If we execute the above example, we will see the message hello message received three times because we sent the HelloMessage three times. Let's see another example but this time instead of using Behaviors.same we will return a different Behavior.

import akka.actor.typed.ActorSystem
import akka.actor.typed.scaladsl.Behaviors

// define messages that will be accepted by our actor
sealed trait Message
case object Ping extends Message
case object Pong extends Message

val behavior = Behaviors.setup[Message] { context =>
  def pingBehavior: Behaviors.Receive[Message] =
    Behaviors.receiveMessage[Message] {
      case Ping =>
        context.log.info("Ping received. Waiting for Pong")
        pongBehavior // return different behavior
      case Pong =>
        context.log.warn("Waiting for a Pong. Don't send Ping")
        Behaviors.same // return same behavior
    }

  def pongBehavior: Behaviors.Receive[Message] =
    Behaviors.receiveMessage[Message] {
      case Ping =>
        context.log.warn("Waiting for a Pong. Don't send Ping")
        Behaviors.same // return same behavior
      case Pong =>
        context.log.info("Pong received. Waiting for Ping")
        pingBehavior // return different behavior
    }
  pingBehavior // initial behavior
}

// start the actor system with the behaviors defined
val actorSystem = ActorSystem(behavior, "ping-pong-behavior")

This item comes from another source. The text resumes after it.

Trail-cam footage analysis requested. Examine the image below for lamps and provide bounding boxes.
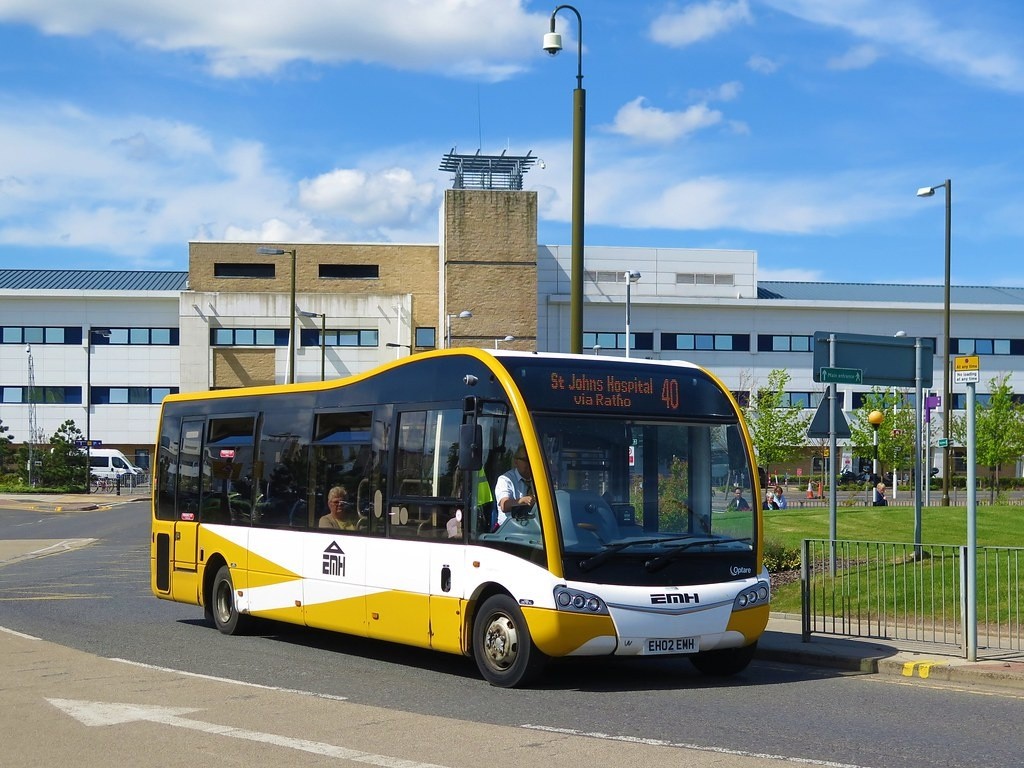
[540,163,546,169]
[26,342,30,353]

// send Ping and Pong messages
actorSystem ! Pong
actorSystem ! Ping
actorSystem ! Ping
actorSystem ! Pong

The output of executing this will be

WARN - Waiting for a Pong. Don't send Ping
INFO - Ping received. Waiting for Pong
WARN - Waiting for a Pong. Don't send Ping
INFO - Pong received. Waiting for Ping

As we already see, we can send messages to an actor. Also the actors can send messages to other actors and to themself. If an actor sends a message to itself and returns the same behavior, we will be able to have the infinite output you mentioned in your question.

import akka.actor.typed.ActorSystem
import akka.actor.typed.scaladsl.Behaviors

case object HelloMessage

// setup the behavior
val behavior = Behaviors.setup[HelloMessage.type] { context =>
  Behaviors.receiveMessage[HelloMessage.type] {
    case HelloMessage =>
      context.log.info("hello message received")
      context.self ! HelloMessage // send a message to itself
      Behaviors.same // return the same behavior
  }
}

val actorSystem: ActorSystem[HelloMessage.type] = ActorSystem(behavior, "infinite-behavior")

actorSystem ! HelloMessage

Once this code is executed, it will start printing hello message received for ever until you manually stop the process.